International blockbuster ‘Your Name’ shines
Sometimes, it takes an outside perspective to re-evaluate the possibilities of storytelling. Last year, in Japan, Makoto Shinkai’s anime film “Your Name” surpassed the high bar set by 2002’s global smash “Spirited Away” to become the country’s biggest hit of 2016, and the highest-grossing anime film worldwide. A coming-of-age drama that utilizes body swapping to comment on purpose, serendipity and interconnectedness; “Your Name” knows how to tell a seemingly familiar story like you’ve never seen it before.
Mitsuha is a teenage girl raised by her grandmother in the Japanese countryside who is fed up with the monotony of small town life. “Please make me a handsome Tokyo boy in my next life!” she screams in frustration to the stars one night. Taki is a teenage boy in Tokyo juggling school, a part-time job and a budding relationship with a co-worker. The first time he wakes up in Mitsuha’s body and Mitsuha in his, both initially brush it off as an overwhelmingly realistic dream. But as the phenomenon repeats, they discover the unbelievable reason their paths collide.

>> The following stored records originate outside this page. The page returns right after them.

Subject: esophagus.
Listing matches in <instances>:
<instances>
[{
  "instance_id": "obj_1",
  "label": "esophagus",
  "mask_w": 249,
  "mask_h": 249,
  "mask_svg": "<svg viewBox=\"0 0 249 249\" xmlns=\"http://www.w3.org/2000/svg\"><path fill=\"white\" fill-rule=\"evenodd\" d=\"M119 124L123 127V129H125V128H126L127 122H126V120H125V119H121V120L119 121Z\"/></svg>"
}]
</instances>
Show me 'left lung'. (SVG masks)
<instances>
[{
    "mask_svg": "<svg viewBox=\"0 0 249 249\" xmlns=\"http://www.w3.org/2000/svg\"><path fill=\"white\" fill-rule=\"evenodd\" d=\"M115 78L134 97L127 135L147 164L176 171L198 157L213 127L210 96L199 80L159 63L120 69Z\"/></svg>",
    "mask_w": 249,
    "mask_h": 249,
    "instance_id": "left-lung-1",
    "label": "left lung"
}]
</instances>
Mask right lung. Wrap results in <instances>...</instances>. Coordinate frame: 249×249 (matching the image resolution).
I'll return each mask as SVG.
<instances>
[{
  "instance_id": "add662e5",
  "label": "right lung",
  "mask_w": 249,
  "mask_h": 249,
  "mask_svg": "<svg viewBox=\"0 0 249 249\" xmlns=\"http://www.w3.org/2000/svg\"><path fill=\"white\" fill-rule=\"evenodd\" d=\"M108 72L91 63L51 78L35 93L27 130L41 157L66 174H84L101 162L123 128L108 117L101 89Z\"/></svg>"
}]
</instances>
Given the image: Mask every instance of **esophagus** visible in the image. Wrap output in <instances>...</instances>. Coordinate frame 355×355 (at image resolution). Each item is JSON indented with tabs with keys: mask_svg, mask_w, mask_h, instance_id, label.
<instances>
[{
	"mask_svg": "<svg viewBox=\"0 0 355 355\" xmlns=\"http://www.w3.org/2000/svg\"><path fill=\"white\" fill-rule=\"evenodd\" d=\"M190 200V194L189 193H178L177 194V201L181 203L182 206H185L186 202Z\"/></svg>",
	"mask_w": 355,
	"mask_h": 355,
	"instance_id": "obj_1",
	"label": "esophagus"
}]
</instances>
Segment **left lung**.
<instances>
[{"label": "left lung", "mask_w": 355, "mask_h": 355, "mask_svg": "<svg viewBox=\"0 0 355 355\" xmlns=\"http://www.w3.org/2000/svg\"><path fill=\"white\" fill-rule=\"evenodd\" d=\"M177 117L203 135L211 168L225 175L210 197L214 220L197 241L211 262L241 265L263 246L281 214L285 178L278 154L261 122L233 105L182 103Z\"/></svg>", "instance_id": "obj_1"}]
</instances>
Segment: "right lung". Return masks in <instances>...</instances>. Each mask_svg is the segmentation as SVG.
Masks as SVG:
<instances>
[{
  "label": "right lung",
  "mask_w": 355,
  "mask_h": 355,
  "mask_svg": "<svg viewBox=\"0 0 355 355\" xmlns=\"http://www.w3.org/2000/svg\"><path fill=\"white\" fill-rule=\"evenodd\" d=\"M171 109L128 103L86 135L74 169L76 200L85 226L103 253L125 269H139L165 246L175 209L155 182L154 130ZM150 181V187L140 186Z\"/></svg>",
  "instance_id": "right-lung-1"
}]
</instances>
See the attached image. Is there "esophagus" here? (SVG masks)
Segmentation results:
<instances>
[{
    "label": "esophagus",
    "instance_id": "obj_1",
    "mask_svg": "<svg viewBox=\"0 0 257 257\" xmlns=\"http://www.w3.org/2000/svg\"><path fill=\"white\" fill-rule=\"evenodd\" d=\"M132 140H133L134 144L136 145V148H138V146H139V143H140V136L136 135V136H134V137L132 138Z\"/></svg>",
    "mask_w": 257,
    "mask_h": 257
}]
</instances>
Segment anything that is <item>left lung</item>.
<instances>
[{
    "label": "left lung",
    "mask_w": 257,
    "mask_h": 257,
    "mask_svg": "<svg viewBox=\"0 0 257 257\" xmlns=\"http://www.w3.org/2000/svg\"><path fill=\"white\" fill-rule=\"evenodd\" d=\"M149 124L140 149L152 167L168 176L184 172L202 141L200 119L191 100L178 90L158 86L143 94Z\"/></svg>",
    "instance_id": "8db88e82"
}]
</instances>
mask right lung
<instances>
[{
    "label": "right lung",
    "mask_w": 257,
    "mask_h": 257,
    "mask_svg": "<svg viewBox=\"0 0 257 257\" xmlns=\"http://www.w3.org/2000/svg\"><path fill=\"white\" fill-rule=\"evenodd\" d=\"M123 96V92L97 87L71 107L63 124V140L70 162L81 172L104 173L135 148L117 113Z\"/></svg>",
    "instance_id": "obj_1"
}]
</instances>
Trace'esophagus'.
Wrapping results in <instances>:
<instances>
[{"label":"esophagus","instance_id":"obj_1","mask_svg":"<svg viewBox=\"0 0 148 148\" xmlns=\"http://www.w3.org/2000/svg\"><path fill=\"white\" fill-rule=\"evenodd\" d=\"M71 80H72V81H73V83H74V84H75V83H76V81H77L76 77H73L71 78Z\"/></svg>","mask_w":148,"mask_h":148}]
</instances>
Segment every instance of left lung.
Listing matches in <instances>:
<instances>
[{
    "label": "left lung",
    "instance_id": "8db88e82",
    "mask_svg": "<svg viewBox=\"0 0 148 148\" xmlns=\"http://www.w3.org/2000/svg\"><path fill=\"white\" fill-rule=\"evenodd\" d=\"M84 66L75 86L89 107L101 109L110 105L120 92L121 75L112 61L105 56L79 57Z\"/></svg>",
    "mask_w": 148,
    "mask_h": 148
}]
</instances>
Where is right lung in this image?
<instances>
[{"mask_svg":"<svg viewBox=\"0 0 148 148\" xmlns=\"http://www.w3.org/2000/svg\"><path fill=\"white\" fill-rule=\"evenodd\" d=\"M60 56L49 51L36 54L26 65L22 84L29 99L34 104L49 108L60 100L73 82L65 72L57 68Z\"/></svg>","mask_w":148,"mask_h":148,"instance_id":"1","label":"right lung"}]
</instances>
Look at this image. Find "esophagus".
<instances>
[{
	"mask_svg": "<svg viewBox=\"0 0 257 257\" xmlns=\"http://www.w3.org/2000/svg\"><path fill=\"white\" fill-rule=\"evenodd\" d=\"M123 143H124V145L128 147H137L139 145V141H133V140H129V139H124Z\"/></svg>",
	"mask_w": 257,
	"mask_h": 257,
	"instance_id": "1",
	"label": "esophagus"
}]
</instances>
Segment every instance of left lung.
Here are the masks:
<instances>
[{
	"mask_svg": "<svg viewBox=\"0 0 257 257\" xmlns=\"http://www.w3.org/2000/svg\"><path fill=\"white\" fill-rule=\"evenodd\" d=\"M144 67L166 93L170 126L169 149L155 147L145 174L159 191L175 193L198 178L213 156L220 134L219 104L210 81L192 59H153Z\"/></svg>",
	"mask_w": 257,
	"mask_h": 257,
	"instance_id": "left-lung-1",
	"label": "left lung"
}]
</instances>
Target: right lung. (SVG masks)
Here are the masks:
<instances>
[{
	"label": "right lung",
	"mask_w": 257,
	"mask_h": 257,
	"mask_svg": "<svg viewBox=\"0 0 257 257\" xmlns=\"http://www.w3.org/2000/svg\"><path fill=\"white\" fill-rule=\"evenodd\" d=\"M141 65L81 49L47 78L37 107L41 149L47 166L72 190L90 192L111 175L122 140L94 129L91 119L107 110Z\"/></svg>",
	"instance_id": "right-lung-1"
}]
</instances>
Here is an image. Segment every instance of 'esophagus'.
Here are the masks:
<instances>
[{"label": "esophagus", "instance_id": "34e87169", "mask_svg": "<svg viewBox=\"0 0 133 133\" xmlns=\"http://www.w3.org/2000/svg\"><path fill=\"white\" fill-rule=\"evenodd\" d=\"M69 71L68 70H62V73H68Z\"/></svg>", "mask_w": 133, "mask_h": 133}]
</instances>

From the moment the film opens with a breathtaking shot of a star hurtling towards the glittering lights below, Shinkai establishes himself as a worthy successor to Hayao Miyazaki, the man who popularized Japanese anime films for international audiences. Every frame is heart-stopping in its beauty, the kind of lens we wish we could see our lives through. As the voices behind the star-crossed adolescents at the center of the story, Ryunosuke Kamiki and Mone Kamishiraishi are dynamically gripping in their performances, strongest when they convey their character’s reaction to being in the other’s body. The few scenes their characters share are the definition of magical. Both actors’ performances are overwhelmingly moving, carrying so much heart that it threatens to break the fourth wall of the screen. Their joy becomes our joy. Their tears become our tears. The music by Japanese rock band Radwimps elevates each brilliantly written scene to the next level, using a mix of piano, drums, and electric guitar to convey a balance of soaring optimism and heartstring-tugging melancholy.
Though body swapping is one of the most common entries in the plot device playbook, “Your Name” succeeds in circumventing the trope trappings to tell a gorgeously affecting tale about how fate keeps us forever intertwined in the best way.